Small change to SSL ciphers

We’ve made a small technical change to the way our servers handle SSL connections. The change shouldn’t affect anyone, but we’re describing it here just for the record. If you have an SSL site with us and see any unexpected behavior, don’t hesitate to let us know.

The technical description of the change is that unless you’ve disabled both TLS 1.0 and SSLv3, our servers now prefer the “TLS_RSA_WITH_AES_128_CBC_SHA” cipher suites over DHE cipher suites like “TLS_DHE_RSA_WITH_AES_256_GCM_SHA384”. (We told you it was technical!)

This ensures compatibility with old versions of Java clients, which have a bug that prevents them working with 2048-bit DHE primes.
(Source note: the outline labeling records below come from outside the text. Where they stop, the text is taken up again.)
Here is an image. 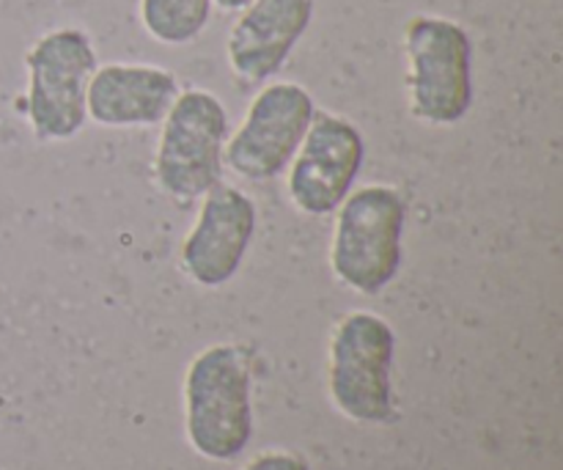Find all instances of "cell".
<instances>
[{
	"label": "cell",
	"instance_id": "cell-1",
	"mask_svg": "<svg viewBox=\"0 0 563 470\" xmlns=\"http://www.w3.org/2000/svg\"><path fill=\"white\" fill-rule=\"evenodd\" d=\"M185 433L192 449L214 462H229L253 438L251 367L234 345L198 352L185 374Z\"/></svg>",
	"mask_w": 563,
	"mask_h": 470
},
{
	"label": "cell",
	"instance_id": "cell-2",
	"mask_svg": "<svg viewBox=\"0 0 563 470\" xmlns=\"http://www.w3.org/2000/svg\"><path fill=\"white\" fill-rule=\"evenodd\" d=\"M407 204L394 187L366 185L335 209L330 267L357 295H379L401 267Z\"/></svg>",
	"mask_w": 563,
	"mask_h": 470
},
{
	"label": "cell",
	"instance_id": "cell-3",
	"mask_svg": "<svg viewBox=\"0 0 563 470\" xmlns=\"http://www.w3.org/2000/svg\"><path fill=\"white\" fill-rule=\"evenodd\" d=\"M407 99L418 121L451 127L473 108V42L460 22L416 14L405 25Z\"/></svg>",
	"mask_w": 563,
	"mask_h": 470
},
{
	"label": "cell",
	"instance_id": "cell-4",
	"mask_svg": "<svg viewBox=\"0 0 563 470\" xmlns=\"http://www.w3.org/2000/svg\"><path fill=\"white\" fill-rule=\"evenodd\" d=\"M229 113L225 105L207 88H187L176 94L163 119L154 176L165 196L176 201H196L223 179Z\"/></svg>",
	"mask_w": 563,
	"mask_h": 470
},
{
	"label": "cell",
	"instance_id": "cell-5",
	"mask_svg": "<svg viewBox=\"0 0 563 470\" xmlns=\"http://www.w3.org/2000/svg\"><path fill=\"white\" fill-rule=\"evenodd\" d=\"M97 66L91 36L80 28H55L31 44L25 113L38 141H69L82 130L88 80Z\"/></svg>",
	"mask_w": 563,
	"mask_h": 470
},
{
	"label": "cell",
	"instance_id": "cell-6",
	"mask_svg": "<svg viewBox=\"0 0 563 470\" xmlns=\"http://www.w3.org/2000/svg\"><path fill=\"white\" fill-rule=\"evenodd\" d=\"M396 334L372 311H352L335 325L328 345V394L335 411L355 424L394 418Z\"/></svg>",
	"mask_w": 563,
	"mask_h": 470
},
{
	"label": "cell",
	"instance_id": "cell-7",
	"mask_svg": "<svg viewBox=\"0 0 563 470\" xmlns=\"http://www.w3.org/2000/svg\"><path fill=\"white\" fill-rule=\"evenodd\" d=\"M317 105L297 83H269L247 105L234 135L225 141V163L242 179H275L300 149Z\"/></svg>",
	"mask_w": 563,
	"mask_h": 470
},
{
	"label": "cell",
	"instance_id": "cell-8",
	"mask_svg": "<svg viewBox=\"0 0 563 470\" xmlns=\"http://www.w3.org/2000/svg\"><path fill=\"white\" fill-rule=\"evenodd\" d=\"M363 160L366 141L355 124L335 113H313L286 182L297 212L308 218L335 212L352 193Z\"/></svg>",
	"mask_w": 563,
	"mask_h": 470
},
{
	"label": "cell",
	"instance_id": "cell-9",
	"mask_svg": "<svg viewBox=\"0 0 563 470\" xmlns=\"http://www.w3.org/2000/svg\"><path fill=\"white\" fill-rule=\"evenodd\" d=\"M256 204L236 187L218 185L203 196L196 226L181 242V267L198 286L229 284L240 270L253 234Z\"/></svg>",
	"mask_w": 563,
	"mask_h": 470
},
{
	"label": "cell",
	"instance_id": "cell-10",
	"mask_svg": "<svg viewBox=\"0 0 563 470\" xmlns=\"http://www.w3.org/2000/svg\"><path fill=\"white\" fill-rule=\"evenodd\" d=\"M313 0H253L240 11L225 42L229 66L245 83H267L306 36Z\"/></svg>",
	"mask_w": 563,
	"mask_h": 470
},
{
	"label": "cell",
	"instance_id": "cell-11",
	"mask_svg": "<svg viewBox=\"0 0 563 470\" xmlns=\"http://www.w3.org/2000/svg\"><path fill=\"white\" fill-rule=\"evenodd\" d=\"M179 94L174 72L154 64H104L88 80L86 116L102 127H154Z\"/></svg>",
	"mask_w": 563,
	"mask_h": 470
},
{
	"label": "cell",
	"instance_id": "cell-12",
	"mask_svg": "<svg viewBox=\"0 0 563 470\" xmlns=\"http://www.w3.org/2000/svg\"><path fill=\"white\" fill-rule=\"evenodd\" d=\"M212 0H141V22L148 36L168 47L196 42L209 25Z\"/></svg>",
	"mask_w": 563,
	"mask_h": 470
},
{
	"label": "cell",
	"instance_id": "cell-13",
	"mask_svg": "<svg viewBox=\"0 0 563 470\" xmlns=\"http://www.w3.org/2000/svg\"><path fill=\"white\" fill-rule=\"evenodd\" d=\"M240 470H311V468H308V462L302 460L300 455L273 449V451H262V455H256Z\"/></svg>",
	"mask_w": 563,
	"mask_h": 470
},
{
	"label": "cell",
	"instance_id": "cell-14",
	"mask_svg": "<svg viewBox=\"0 0 563 470\" xmlns=\"http://www.w3.org/2000/svg\"><path fill=\"white\" fill-rule=\"evenodd\" d=\"M251 3L253 0H212V6H218L220 11H242Z\"/></svg>",
	"mask_w": 563,
	"mask_h": 470
}]
</instances>
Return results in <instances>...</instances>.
Those primes are used in an Apache web server update to minimize the impact of Logjam and similar attacks, so without this change, Java 6 clients (and older Java 7 and Java 8 versions) would fail to connect.

The drawback of this change is that it removes forward secrecy support with some very old browsers, like Internet Explorer on Windows XP. However, the extra compatibility is a reasonable trade-off for that since those are little used, and this is the same trade-off made by (for example) google.com. Forward secrecy still works with all modern browsers, because our servers prefer ECDHE ciphers to all others.